I could dedicate an entire column to the fraudulent antics of the California Small Business Association (which is actually sponsored by big businesses, not dues-paying small business owners), but that would not leave time to mention the California Association of Independent Business. If the typo in their logo (which incorrectly spells “Independent” as “Independant”) isn’t enough to expose this group as a fraud, I don’t know what is.
Beyond the logo though – who is the CAIB? Where are they located? What does it cost to be a dues paying member? How many members do they have? None of these questions can be answered – the CAIB phone number dead ends to a voicemail system.
Publicly exposing these groups as a farce is critical in order to educate the voters as to who truly stands up for small business pro-growth policies in Sacramento. While there are legislators who consistently vote for small business and work to make the state more business friendly, there are too many who actively work to hurt business in California – and the public deserves to know the difference. Groups like the California Small Business Association and the California Association of Independent Business need to be exposed for being fraudulent.
If you belong to a business advocacy group of any type – whether it be local, regional, or statewide – the primary function of that group should be to advocate for and support policies that make it easier to do business here in California, and to oppose policies that do not. If you choose to belong to a business organization that does not claim to do advocacy, but instead provides social benefits such as ribbon cuttings, and you understand that this is where your dues go, then no problem.
The problem we all face, whether you are a business owner, policy maker, politico, or average taxpaying citizen, is the propagation of misinformation about which of our elected leaders truly stands up for business and job creation, particularly at a time when so many Californians are out of work.
Last month, I published a piece in the FlashReport authored by Tom Scott, the Executive Director of the National Federation of Independent Business – California. NFIB-CA is the legitimate and effective organization that represents the interests of thousands of small businesses in the State Capitol.

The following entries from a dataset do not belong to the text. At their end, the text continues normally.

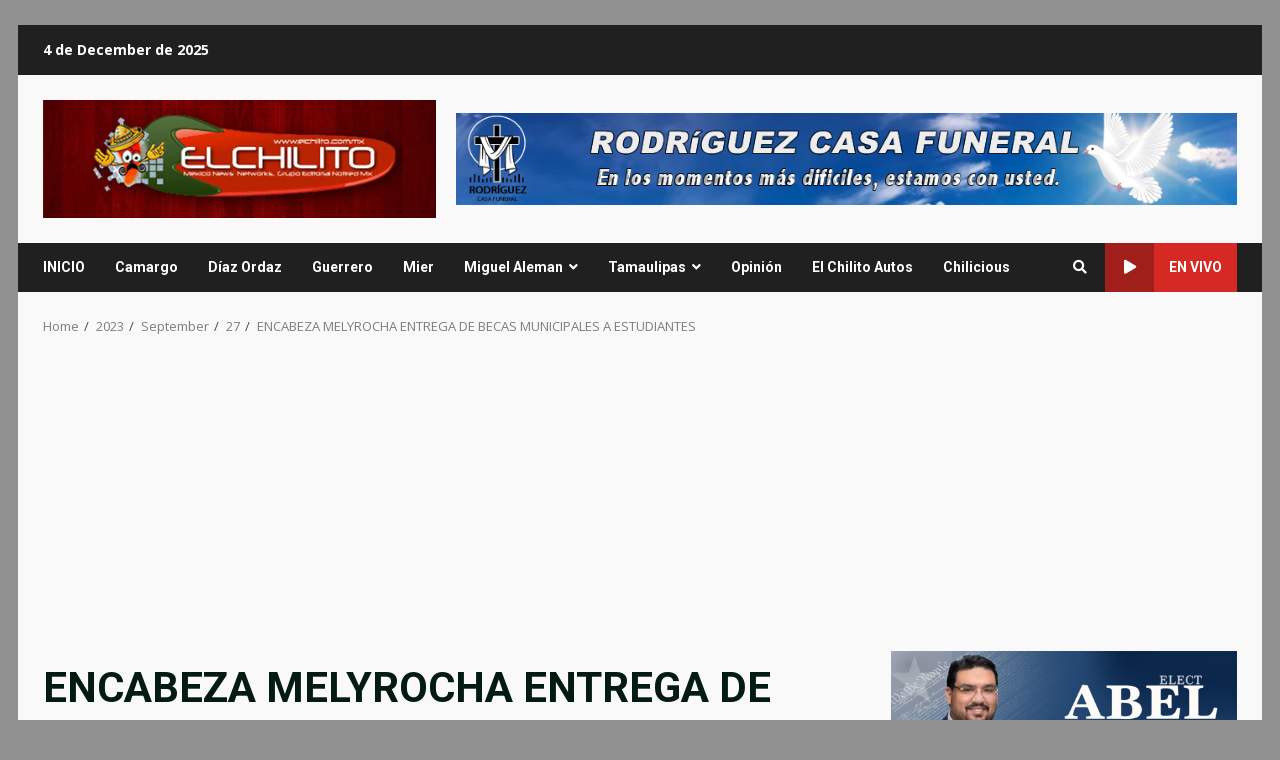

--- FILE ---
content_type: text/html; charset=utf-8
request_url: https://www.google.com/recaptcha/api2/aframe
body_size: 267
content:
<!DOCTYPE HTML><html><head><meta http-equiv="content-type" content="text/html; charset=UTF-8"></head><body><script nonce="WeL-rpKumfZALvgX289nwQ">/** Anti-fraud and anti-abuse applications only. See google.com/recaptcha */ try{var clients={'sodar':'https://pagead2.googlesyndication.com/pagead/sodar?'};window.addEventListener("message",function(a){try{if(a.source===window.parent){var b=JSON.parse(a.data);var c=clients[b['id']];if(c){var d=document.createElement('img');d.src=c+b['params']+'&rc='+(localStorage.getItem("rc::a")?sessionStorage.getItem("rc::b"):"");window.document.body.appendChild(d);sessionStorage.setItem("rc::e",parseInt(sessionStorage.getItem("rc::e")||0)+1);localStorage.setItem("rc::h",'1764847072193');}}}catch(b){}});window.parent.postMessage("_grecaptcha_ready", "*");}catch(b){}</script></body></html>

Scott’s piece shared their list of priority legislation, which will then go on to inform their annual voting record, which gives a very simple and informative look into each Legislator’s voting record on the issues. While other business groups go through similar motions, there are too many that do not do this analysis, and yet claim to be a voice for small business.
If you are wondering which candidates actually support small business, I recommend you peruse and share the PAC endorsements from the NFIB-CA.